▸ **THE PROBLEM**:
Please rewrite the passage of the boxing article starting with "Due to the way" and going on through "since fighting Lewis.", changing "observers" to "analysts".

Big Shannon Briggs couldn't get it done versus Vitali. Could the equally XL Solis? (photo by Hogan Photos)
In four months it'll be nearly eight years since WBC heavyweight title holder Vitali Klitschko 41-2 (38) was stopped by former champ Lennox Lewis after the sixth round of their title clash at the Staples Center in Los Angeles. Vitali, due to a terrible eye gash suffered during the bout, was not allowed to come out for the seventh round. At the time of the stoppage Klitschko was leading on all three judges scorecards by two points. Since trading punches with Lewis back in June of 2003, Vitali hasn't been really pushed to the point to where he's faced adversity in any of his subsequent bouts.
Due to the way Vitali's face seemed to bust up and all the injuries and postponements he's been subject to since fighting Lewis, most boxing observers have been predicting how Vitali's body will soon implode and that'll pretty much be it for him as far as being an elite heavyweight and title holder. Well, nearly eight years and nine fights later, Vitali is still one of the two premier heavyweights in boxing (along with his younger brother Wladimir) and hasn't lost since fighting Lewis.

▸ **SUPPLIED ENTRIES**:
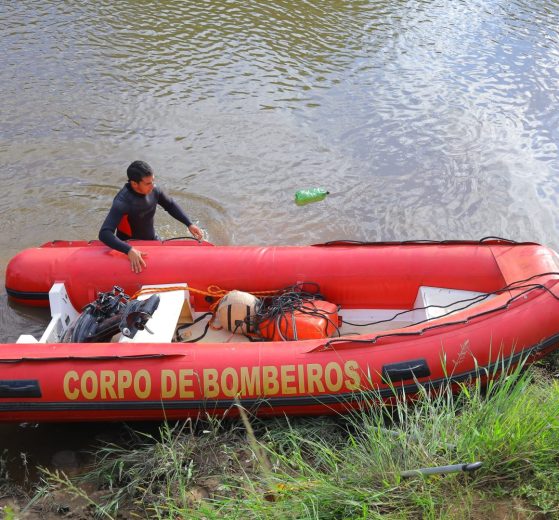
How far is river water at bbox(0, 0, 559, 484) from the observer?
5.83 meters

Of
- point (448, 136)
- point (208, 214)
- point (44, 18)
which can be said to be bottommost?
point (208, 214)

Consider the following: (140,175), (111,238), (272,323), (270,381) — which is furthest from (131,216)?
(270,381)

▸ **COMPLETED EXERCISE**:
Due to the way Vitali's face seemed to bust up and all the injuries and postponements he's been subject to since fighting Lewis, most boxing analysts have been predicting how Vitali's body will soon implode and that'll pretty much be it for him as far as being an elite heavyweight and title holder. Well, nearly eight years and nine fights later, Vitali is still one of the two premier heavyweights in boxing (along with his younger brother Wladimir) and hasn't lost since fighting Lewis.